## Exercise:
Would you return each record that follows word for word, without its pictures?

## Exercise inputs:
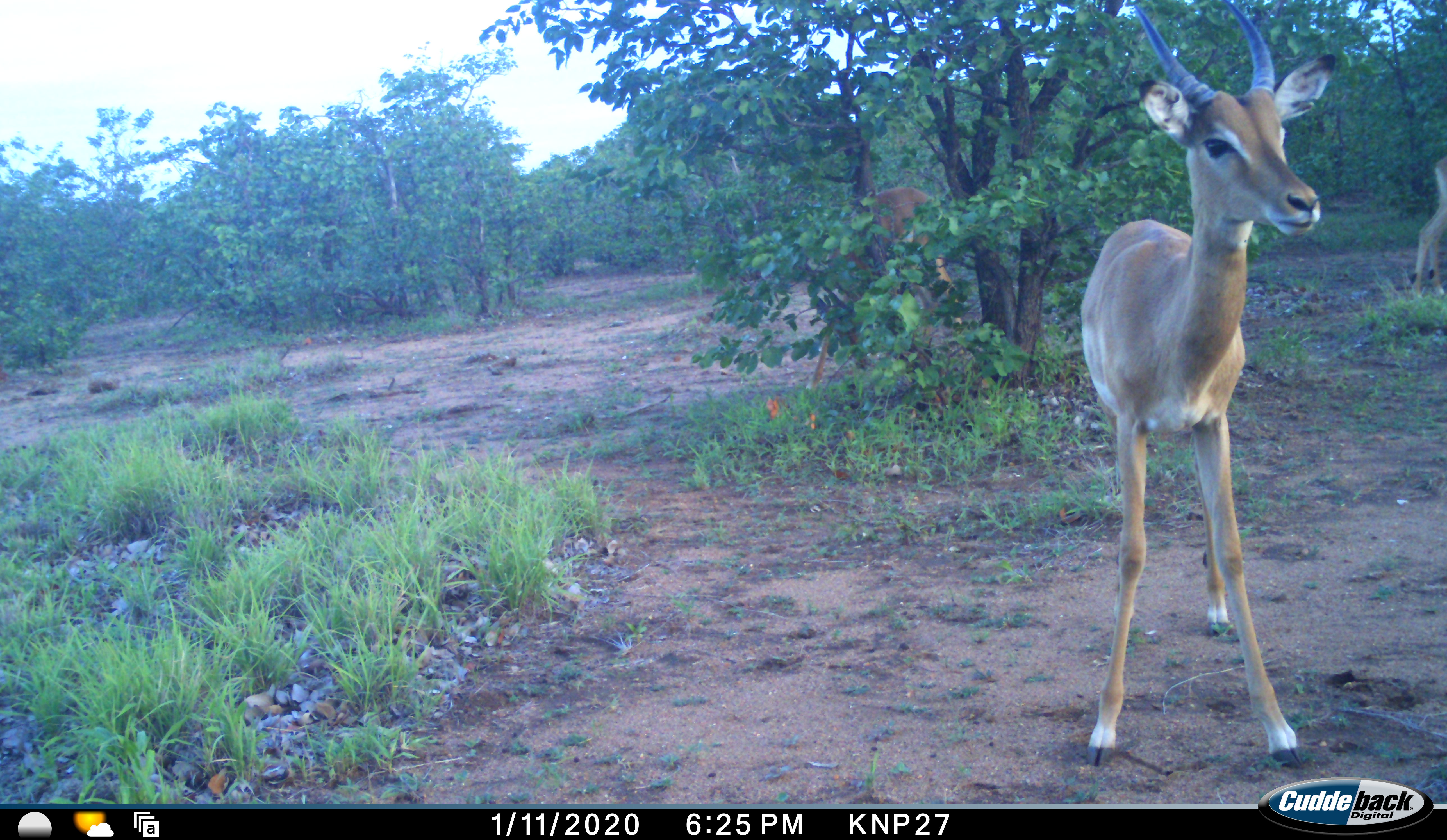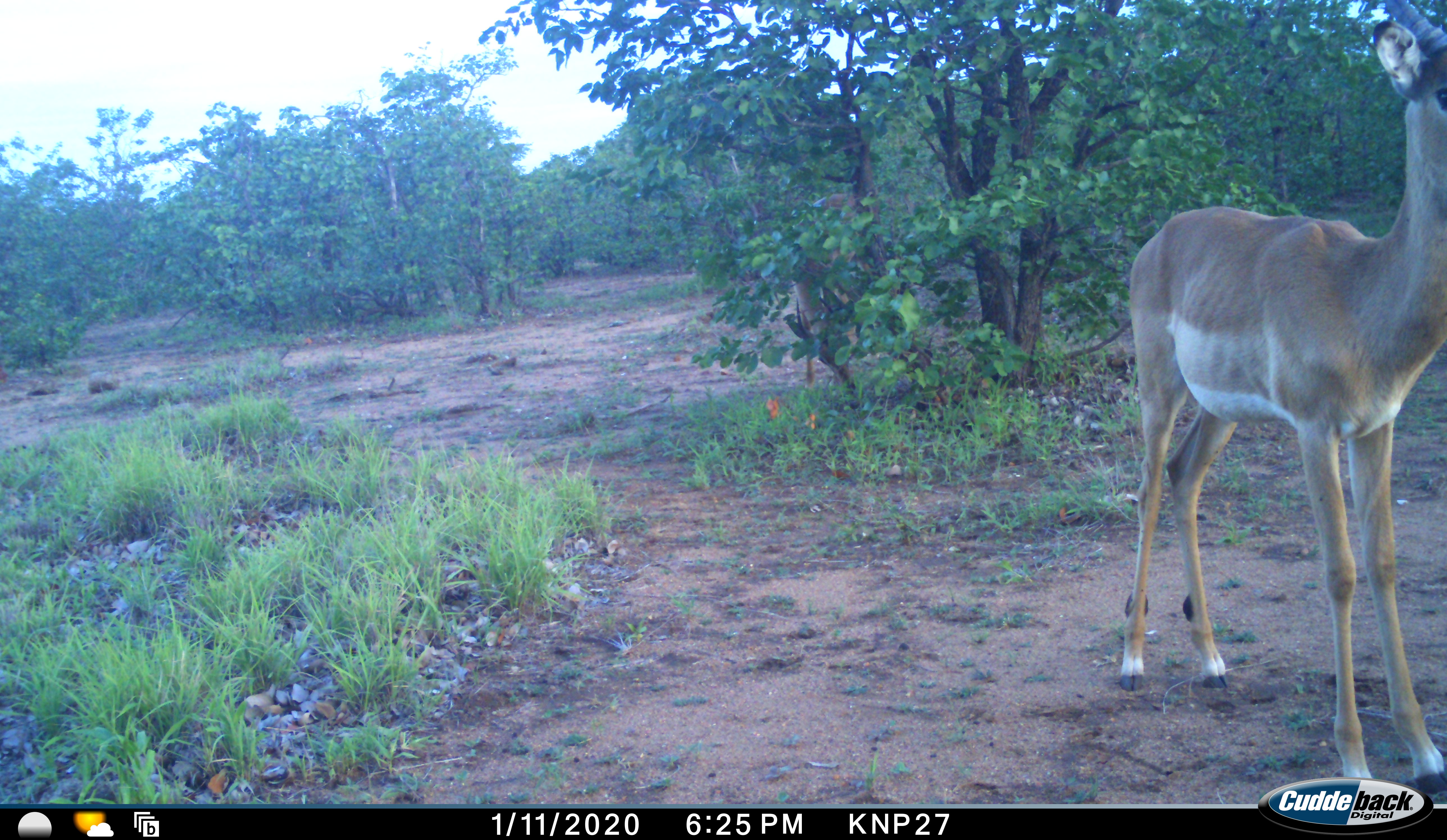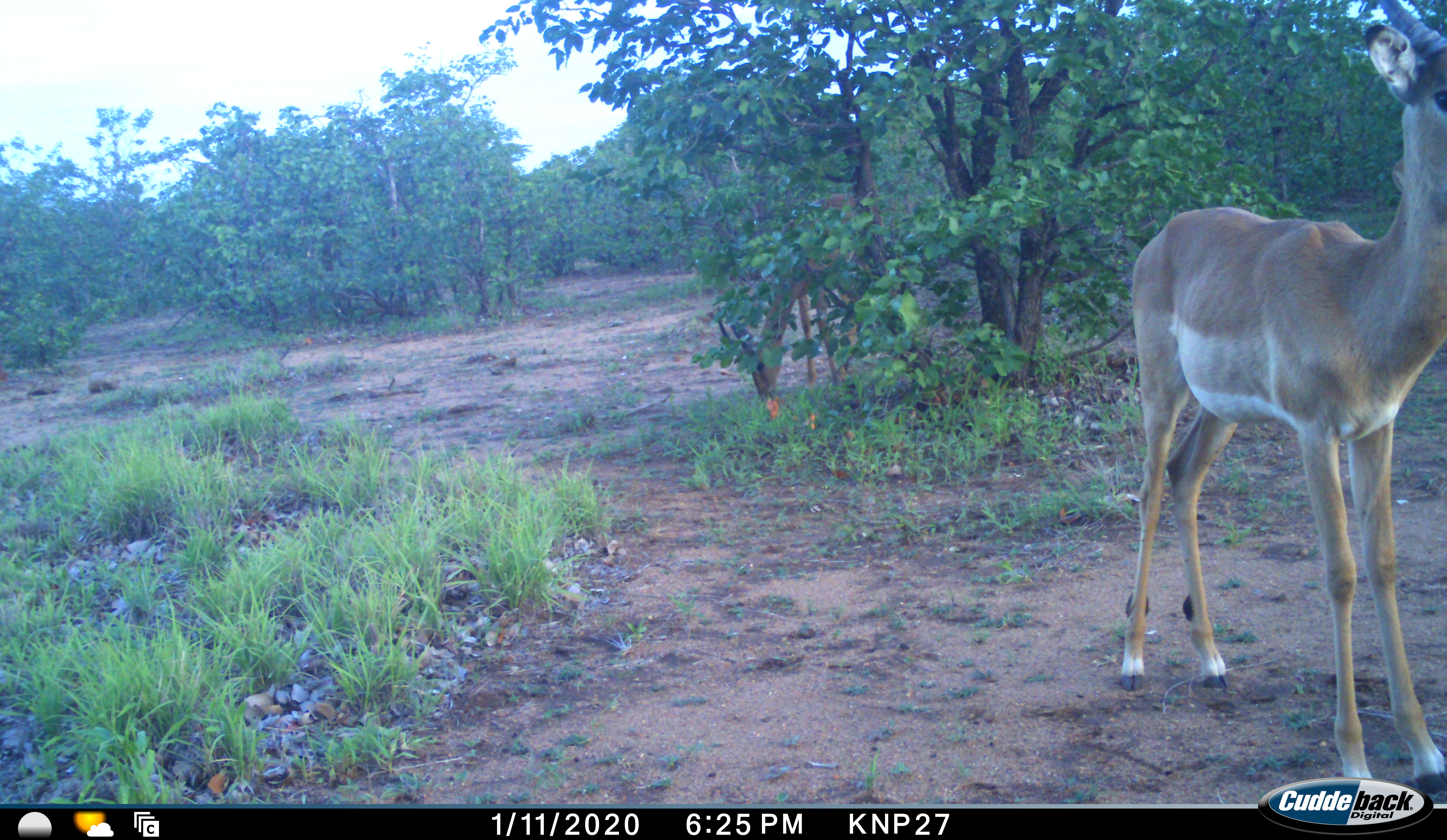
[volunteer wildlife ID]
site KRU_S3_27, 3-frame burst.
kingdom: Animalia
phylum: Chordata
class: Mammalia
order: Artiodactyla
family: Bovidae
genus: Aepyceros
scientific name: Aepyceros melampus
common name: impala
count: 3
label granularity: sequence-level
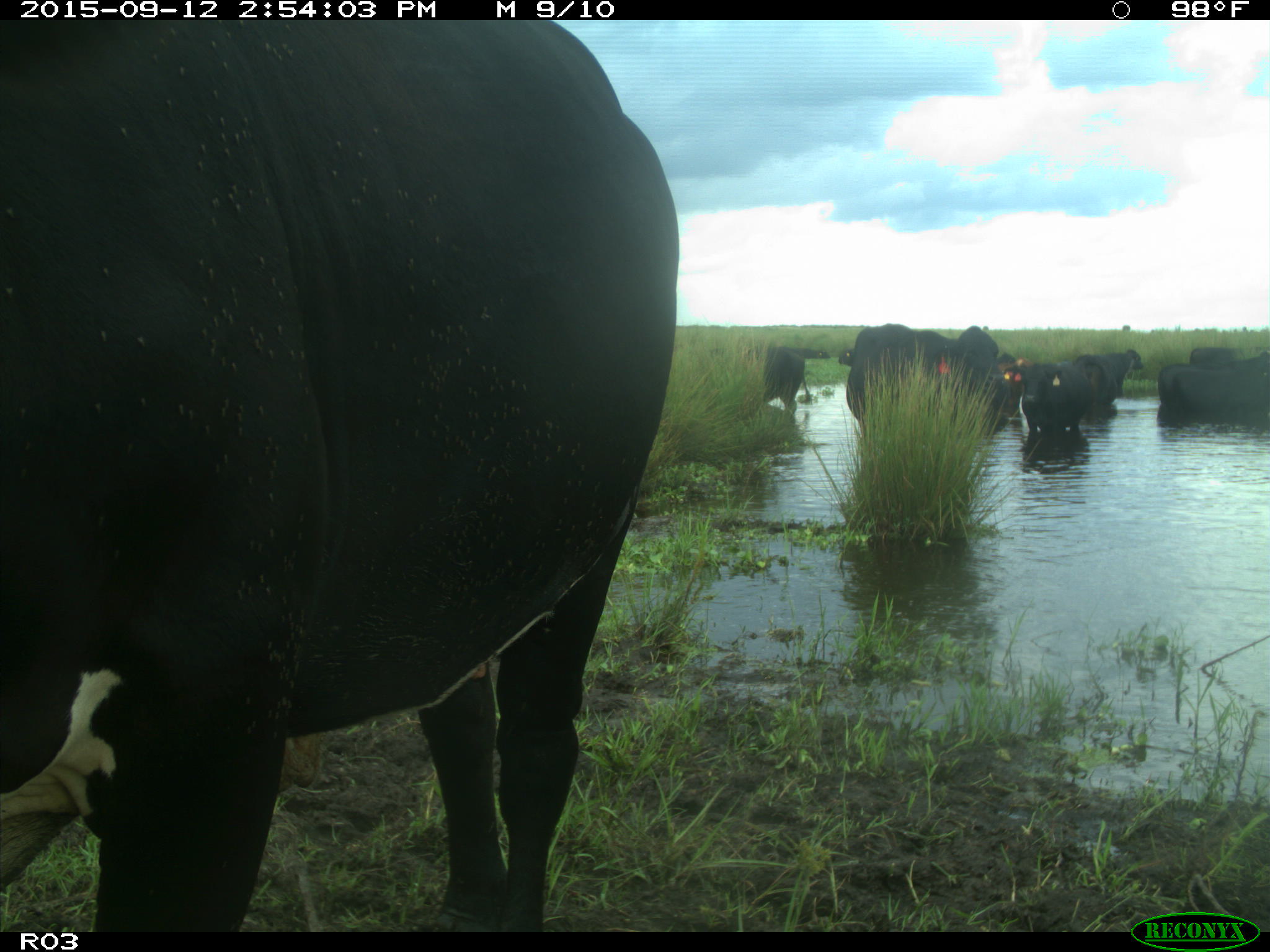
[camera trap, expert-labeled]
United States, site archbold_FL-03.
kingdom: Animalia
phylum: Chordata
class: Mammalia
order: Artiodactyla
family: Bovidae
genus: Bos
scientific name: Bos taurus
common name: domestic cow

## Output:
[volunteer wildlife ID]
site KRU_S3_27, 3-frame burst.
kingdom: Animalia
phylum: Chordata
class: Mammalia
order: Artiodactyla
family: Bovidae
genus: Aepyceros
scientific name: Aepyceros melampus
common name: impala
count: 3
label granularity: sequence-level
[camera trap, expert-labeled]
United States, site archbold_FL-03.
kingdom: Animalia
phylum: Chordata
class: Mammalia
order: Artiodactyla
family: Bovidae
genus: Bos
scientific name: Bos taurus
common name: domestic cow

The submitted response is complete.